Kyodo World Service, May 19th, 2007
Visiting U.S. folk singer Noel Paul Stookey performed at a
concert in Tokyo on Saturday and called for support for efforts to
secure the release of Megumi Yokota, one of the Japanese people North
Korea abducted in the 1970s.
Stookey, a member of the legendary folk group Peter, Paul &
Mary, who recently released a song dedicated to her, told about 1,000
people in the audience that the abduction issue must be resolved with
the power of songs.
Stookey sang ''Song for Megumi,'' which he wrote and composed
himself, as Yokota's father Shigeru, 74, and mother Sakie, 71,
listened.
Among the participants were Japanese artists and others with
whom Stookey has formed friendships, including folk singer Kosetsu
Minami and writer C. W. Nicol.
''I believe this song will be carried by the winds and delivered
to Megumi,'' said Sakie, whose daughter was abducted at age 13 from
Niigata Prefecture in 1977. Pyongyang says she died in North Korea in
1994.
Shigeru said, ''Songs have the power to move the world. I hope
many people listen to the song and it will serve as an opportunity to
think about the abduction issue.''
Donations from the performers were given to the Yokotas at the
concert.
Before the concert began, Stookey told a news conference that
Saturday marked a day of prayer and hope.

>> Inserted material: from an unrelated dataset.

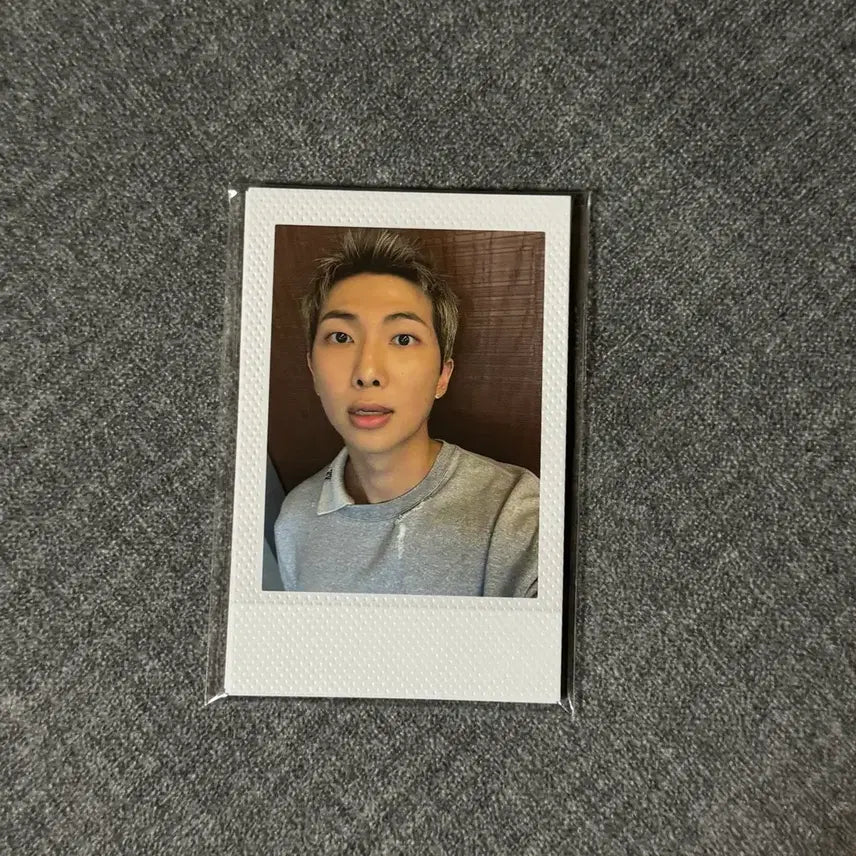 방탄소년단 아미밤 4 포카 일괄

Minami said, ''If I were in their shoes, I wonder if I could
endure it as Mr. and Mrs. Yokota do.''
''When I think about it, the words don't come forth. I hope
songs will ease their pain,'' Minami said.
Yokota is among the 17 people the Japanese government formally
claims were abducted by North Korea in the late 1970s and early
1980s. She is among the 13 North Korea admitted in 2002 to kidnapping
to the country.
While five of them were allowed to return to Japan, North Korea
maintains that Yokota and the other seven are dead, a claim disputed
by their families and the Japanese government.